Frontière Bénin-Niger : l’impact économique de la fermeture prolongée

Frontière Bénin-Niger : l’impact économique de la fermeture prolongée

fermeture frontière Bénin-Niger : l’impact économique qui frappe les acteurs locaux

Depuis la fermeture prolongée de la frontière séparant le Niger du Bénin, déclenchée à la suite des événements politiques de juillet 2023, l’économie nigérienne subit de plein fouet les répercussions de cette décision. Les acteurs économiques, des transporteurs aux commerçants, subissent des pertes financières majeures et voient leurs activités ralentir considérablement.

Longue file de camions au poste-frontière fermé avec le Niger (Malanville)

L’axe béninois constituait jusqu’alors une artère vitale pour les échanges commerciaux du Niger. Son interruption forcée a contraint les professionnels à revoir leurs stratégies en urgence. Malgré les tentatives de contournement par le Nigeria, les défis restent nombreux : coûts supplémentaires, risques accrus et délais allongés pèsent lourdement sur les épaules des opérateurs économiques.

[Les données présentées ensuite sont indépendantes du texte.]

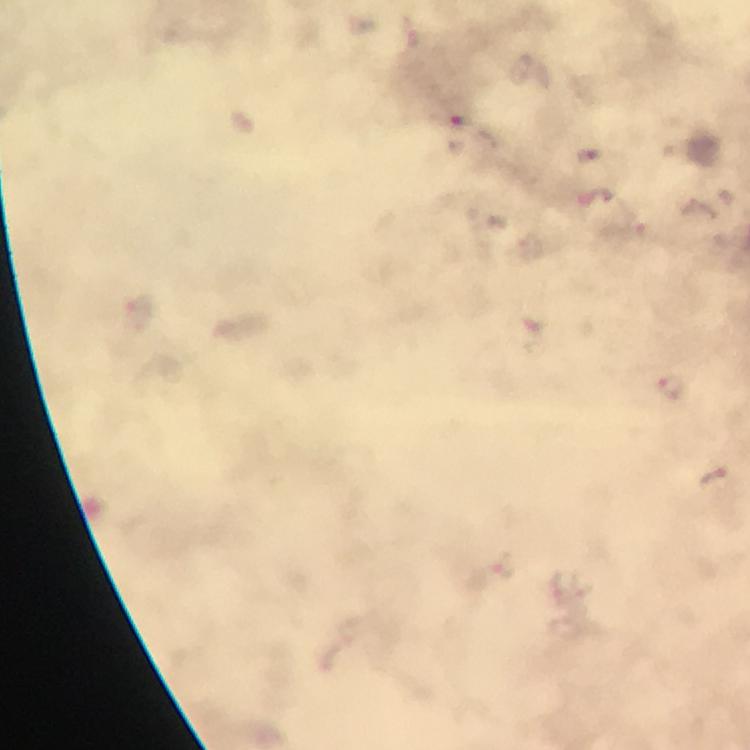
image_size: 750×750 pixels
preparation: thick smear
plasmodium_parasite_locations: 'approximate centers as [x, y] in pixels: [461, 119], [596, 197]'
capture: smartphone photograph through a microscope
context: from a malaria diagnostic workup
immersion_oil: applied
cropped_from: one field of view
stain: Giemsa
magnification: 100xName the blood parasite species.
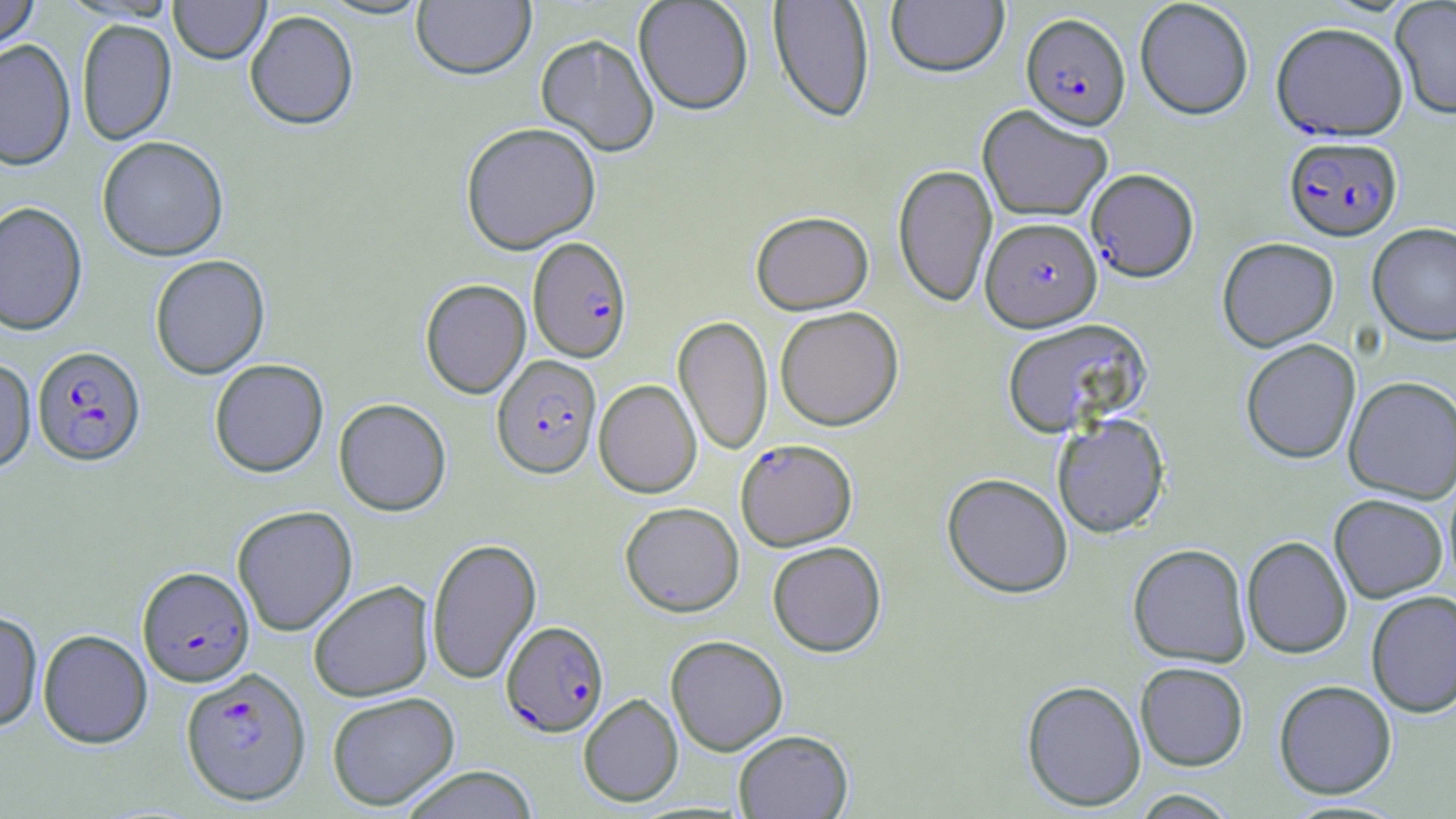

Plasmodium falciparum.

Summary:
  - Coordinate format: approximate bounding boxes as named x1/y1/x2/y2 corners in pixels
  - Plasmodium falciparum-infected red blood cell locations: (x1=1020, y1=15, x2=1131, y2=134), (x1=1271, y1=24, x2=1408, y2=143), (x1=1283, y1=137, x2=1403, y2=244), (x1=1086, y1=169, x2=1199, y2=284), (x1=981, y1=218, x2=1102, y2=333), (x1=528, y1=238, x2=633, y2=364), (x1=31, y1=347, x2=146, y2=469), (x1=491, y1=355, x2=602, y2=481), (x1=735, y1=440, x2=857, y2=551), (x1=137, y1=567, x2=255, y2=689), (x1=501, y1=621, x2=609, y2=738), (x1=181, y1=667, x2=311, y2=807)
  - Uninfected red blood cell locations: (x1=0, y1=0, x2=40, y2=58), (x1=169, y1=0, x2=270, y2=67), (x1=316, y1=0, x2=433, y2=21), (x1=412, y1=0, x2=536, y2=84), (x1=633, y1=0, x2=753, y2=117), (x1=768, y1=0, x2=875, y2=124), (x1=886, y1=0, x2=1009, y2=80), (x1=1135, y1=0, x2=1254, y2=122), (x1=1390, y1=0, x2=1456, y2=121), (x1=245, y1=12, x2=359, y2=134), (x1=77, y1=20, x2=177, y2=147), (x1=535, y1=35, x2=659, y2=159), (x1=0, y1=41, x2=76, y2=173), (x1=977, y1=105, x2=1113, y2=223), (x1=460, y1=123, x2=602, y2=256), (x1=97, y1=138, x2=228, y2=264), (x1=892, y1=165, x2=997, y2=308), (x1=0, y1=202, x2=88, y2=338), (x1=751, y1=211, x2=873, y2=315), (x1=1367, y1=224, x2=1456, y2=348), (x1=1217, y1=238, x2=1339, y2=353), (x1=150, y1=256, x2=270, y2=380), (x1=420, y1=279, x2=531, y2=400), (x1=775, y1=307, x2=904, y2=431), (x1=672, y1=315, x2=773, y2=456), (x1=1002, y1=319, x2=1151, y2=438), (x1=1241, y1=340, x2=1361, y2=465), (x1=209, y1=359, x2=329, y2=479), (x1=0, y1=360, x2=36, y2=476), (x1=1343, y1=377, x2=1456, y2=504), (x1=594, y1=380, x2=701, y2=499), (x1=334, y1=399, x2=451, y2=517), (x1=1052, y1=415, x2=1170, y2=538), (x1=942, y1=474, x2=1073, y2=599), (x1=1329, y1=495, x2=1447, y2=603), (x1=620, y1=502, x2=744, y2=618), (x1=232, y1=505, x2=358, y2=637), (x1=427, y1=537, x2=542, y2=686), (x1=1242, y1=537, x2=1352, y2=659), (x1=767, y1=541, x2=887, y2=658), (x1=1128, y1=544, x2=1251, y2=668), (x1=308, y1=581, x2=435, y2=703), (x1=1366, y1=590, x2=1456, y2=718), (x1=0, y1=611, x2=43, y2=733), (x1=38, y1=630, x2=153, y2=749), (x1=665, y1=635, x2=788, y2=756), (x1=1135, y1=662, x2=1249, y2=771), (x1=1021, y1=679, x2=1146, y2=811), (x1=1273, y1=680, x2=1397, y2=799), (x1=326, y1=692, x2=460, y2=811), (x1=578, y1=694, x2=683, y2=807), (x1=733, y1=730, x2=853, y2=818), (x1=398, y1=766, x2=541, y2=819), (x1=1128, y1=789, x2=1240, y2=818)
  - Preparation: thin blood film
  - Image size: 1456×819 pixels
  - Magnification: 1000x
  - Field of view: single
  - Modality: light microscopy
  - Stain: May-Grünwald-Giemsa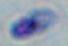

Summary:
  - Modality: micrograph
  - Magnification: 1000x
  - Identification: Toxoplasma gondiiReport the malaria status of this cell.
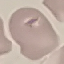

It is uninfected.

Cell patch, automatically extracted from a larger field of view and resized to 64 × 64 pixels. Photographed with a smartphone camera at the microscope eyepiece. Giemsa-stained preparation. Thin smear of blood.State the blood parasite species.
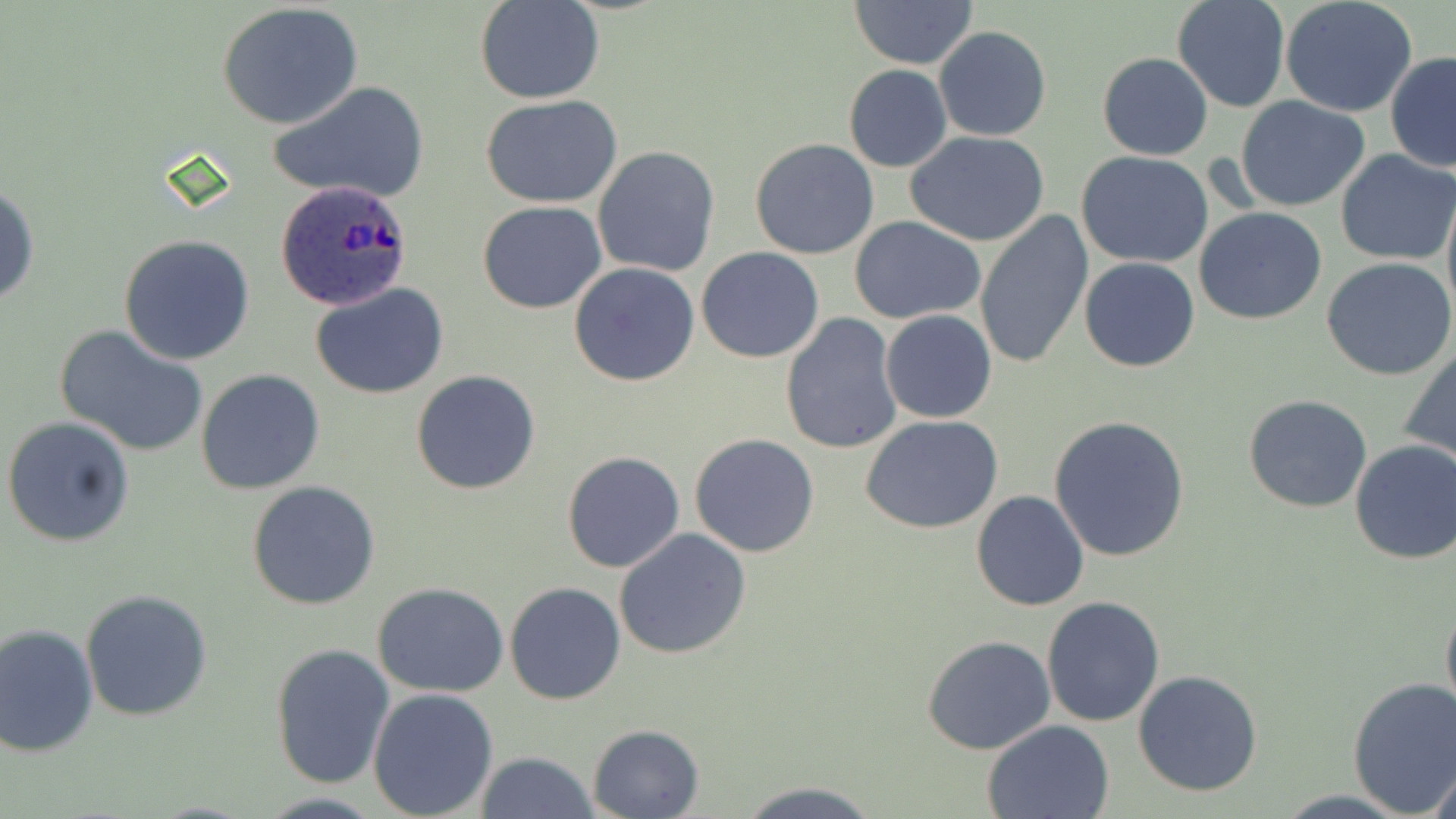

Plasmodium ovale.

Approximate bounding boxes as named x1/y1/x2/y2 corners in pixels. Plasmodium ovale-infected red blood cell locations: (x1=274, y1=182, x2=413, y2=311). Uninfected red blood cell locations: (x1=474, y1=0, x2=605, y2=104), (x1=849, y1=0, x2=978, y2=69), (x1=1171, y1=0, x2=1290, y2=112), (x1=1280, y1=0, x2=1417, y2=117), (x1=216, y1=3, x2=365, y2=129), (x1=933, y1=26, x2=1053, y2=143), (x1=1097, y1=51, x2=1213, y2=161), (x1=1385, y1=52, x2=1456, y2=173), (x1=842, y1=64, x2=951, y2=173), (x1=270, y1=82, x2=429, y2=206), (x1=480, y1=94, x2=627, y2=206), (x1=1234, y1=96, x2=1371, y2=211), (x1=904, y1=129, x2=1051, y2=245), (x1=750, y1=137, x2=878, y2=259), (x1=592, y1=145, x2=721, y2=278), (x1=1335, y1=150, x2=1455, y2=263), (x1=1076, y1=151, x2=1214, y2=269), (x1=1, y1=179, x2=39, y2=311), (x1=1441, y1=185, x2=1456, y2=328), (x1=477, y1=202, x2=606, y2=315), (x1=1194, y1=207, x2=1327, y2=325), (x1=973, y1=211, x2=1093, y2=371), (x1=850, y1=217, x2=988, y2=323), (x1=118, y1=234, x2=256, y2=365), (x1=696, y1=247, x2=825, y2=363), (x1=1079, y1=258, x2=1200, y2=371), (x1=1322, y1=258, x2=1456, y2=382), (x1=569, y1=263, x2=699, y2=386), (x1=312, y1=284, x2=450, y2=400), (x1=880, y1=309, x2=997, y2=423), (x1=780, y1=312, x2=903, y2=454), (x1=57, y1=326, x2=210, y2=458), (x1=1401, y1=343, x2=1456, y2=467), (x1=196, y1=370, x2=326, y2=495), (x1=411, y1=370, x2=542, y2=495), (x1=1242, y1=394, x2=1373, y2=513), (x1=3, y1=415, x2=135, y2=548), (x1=1049, y1=415, x2=1190, y2=562), (x1=862, y1=417, x2=1005, y2=534), (x1=689, y1=433, x2=820, y2=557), (x1=1348, y1=439, x2=1456, y2=565), (x1=561, y1=451, x2=686, y2=574), (x1=248, y1=480, x2=381, y2=611), (x1=970, y1=490, x2=1090, y2=611), (x1=612, y1=529, x2=753, y2=661), (x1=505, y1=581, x2=626, y2=706), (x1=372, y1=583, x2=511, y2=698), (x1=80, y1=590, x2=214, y2=722), (x1=1440, y1=594, x2=1456, y2=729), (x1=1041, y1=596, x2=1166, y2=726), (x1=0, y1=623, x2=100, y2=757), (x1=923, y1=635, x2=1056, y2=755), (x1=269, y1=641, x2=396, y2=790), (x1=1132, y1=670, x2=1263, y2=797), (x1=1346, y1=676, x2=1456, y2=816), (x1=367, y1=687, x2=498, y2=819), (x1=982, y1=719, x2=1115, y2=818), (x1=586, y1=724, x2=704, y2=818), (x1=474, y1=751, x2=596, y2=819), (x1=1426, y1=755, x2=1455, y2=818), (x1=738, y1=781, x2=879, y2=818). One field of a larger specimen. Captured at 1000x magnification. Image is 1456×819 pixels. May-Grünwald-Giemsa-stained preparation. Thin blood film. Light microscopy.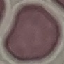

Summary:
  - Malaria status: uninfected
  - Stain: Giemsa
  - Preparation: thin blood film
  - Image type: automatically extracted cell patch, resized to 64 × 64 pixels
  - Capture: smartphone camera at the microscope eyepiece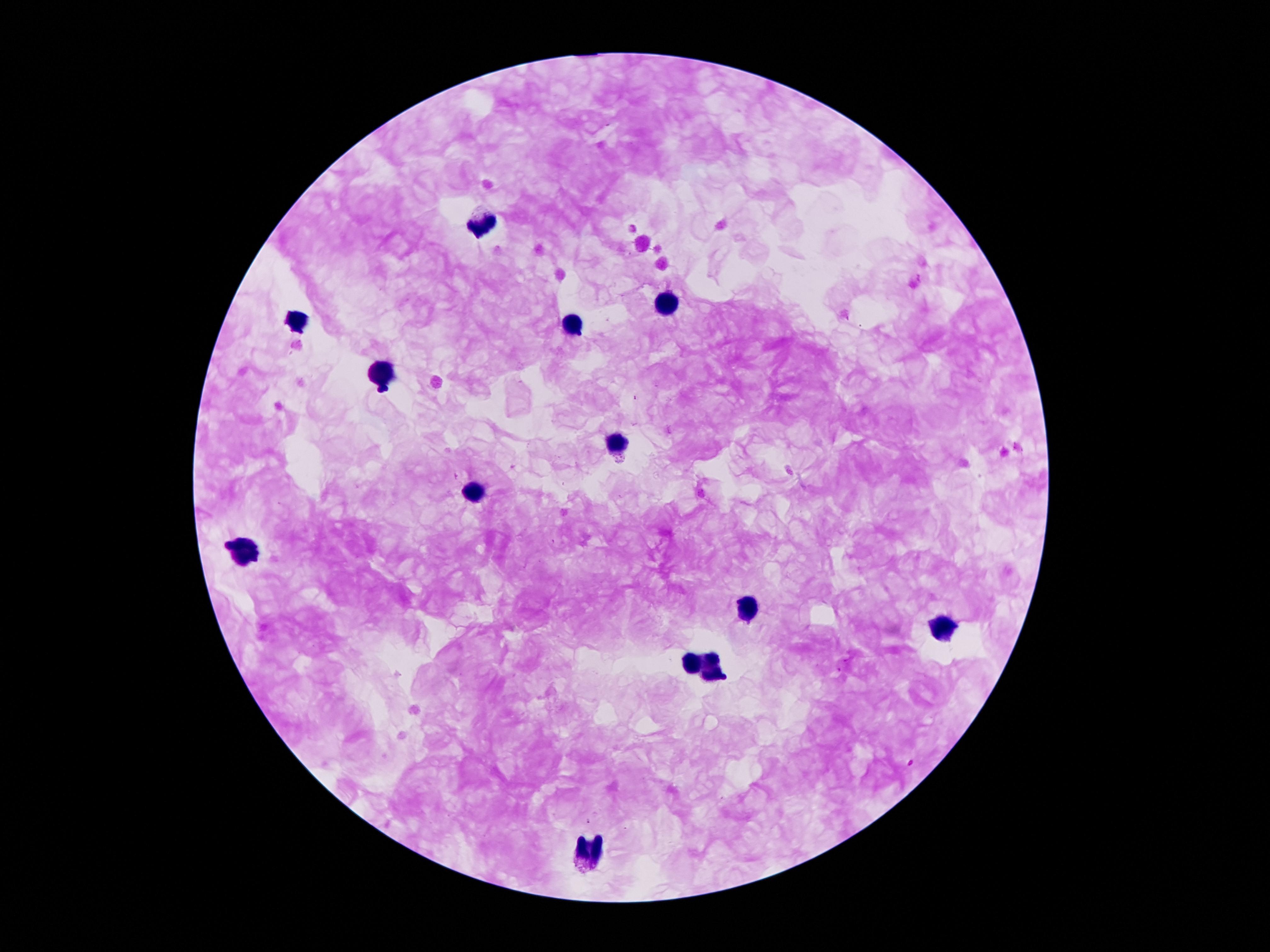

Approximate centers as {x, y} in pixels.
Summary:
  - Leukocyte locations: {484, 222}, {665, 306}, {570, 320}, {295, 322}, {379, 372}, {613, 445}, {469, 496}, {241, 555}, {745, 608}, {941, 626}, {693, 665}, {715, 668}, {591, 849}
  - Malaria parasite locations: {911, 762}, {589, 821}
  - Image size: 1270×952 pixels
  - Stain: Giemsa
  - Preparation: thick peripheral-blood smear
  - Capture: smartphone through the microscope eyepiece
  - Field of view: one from this slide
  - Magnification: 100x
  - Patient malaria status: infected with Plasmodium falciparum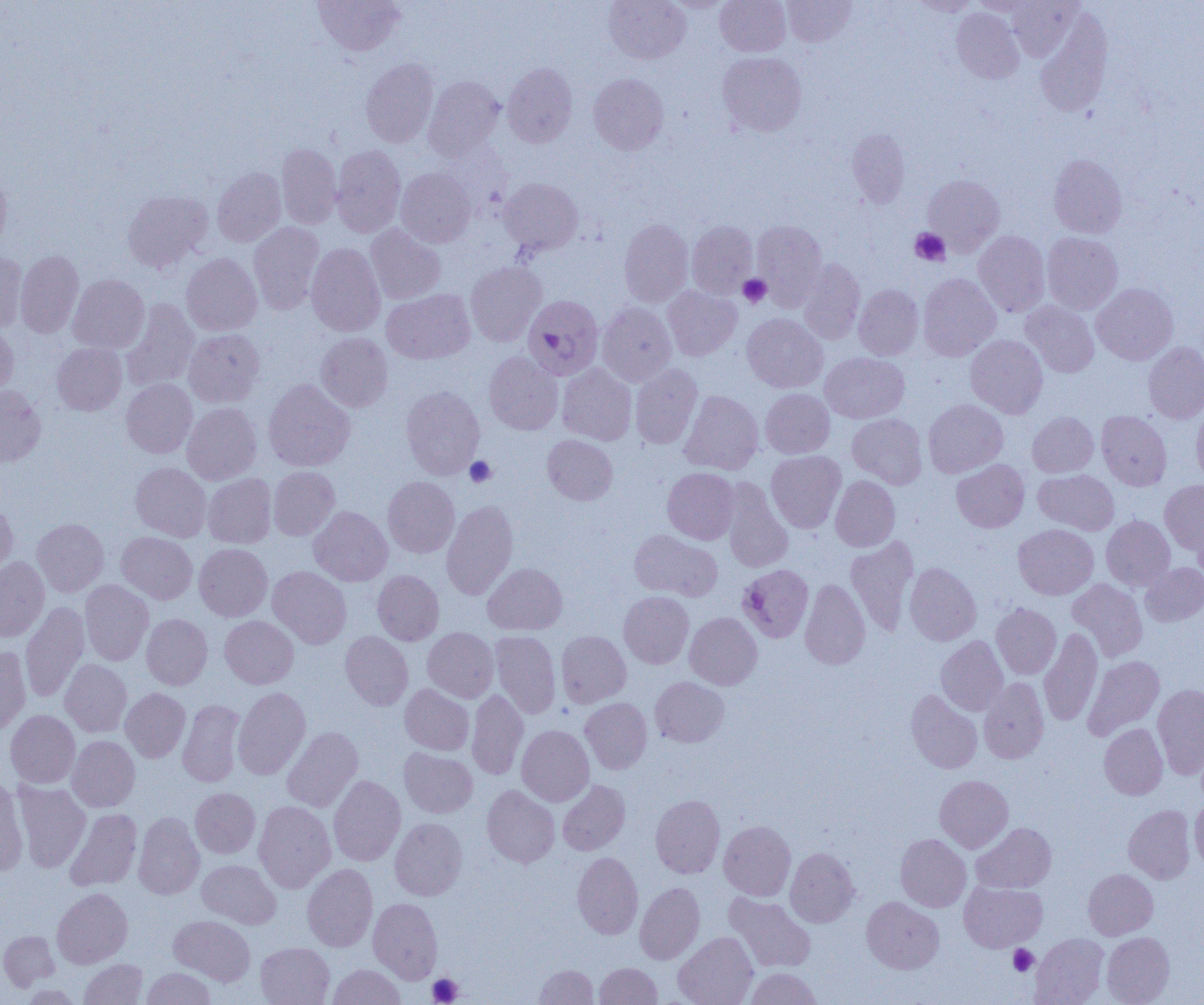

le Nigeria, une solution temporaire aux limites évidentes

Face à l’impossibilité d’emprunter le corridor béninois, de nombreux acteurs se sont tournés vers le Nigeria. Cependant, cette alternative s’avère bien moins avantageuse : distances accrues, tarifs de transport en hausse et insécurités potentielles transforment cette solution en un véritable parcours du combattant.

Yacouba Dan Maradi, un opérateur économique nigérien, témoigne de cette situation difficile :

« Nous avons subi des pertes à la fois émotionnelles, commerciales et financières. Après avoir tenté de contourner par le Nigeria, nous avons réalisé que cette option n’était pas sans risques, notamment financiers. Mais malgré tout, nous restons optimistes quant à une amélioration future. »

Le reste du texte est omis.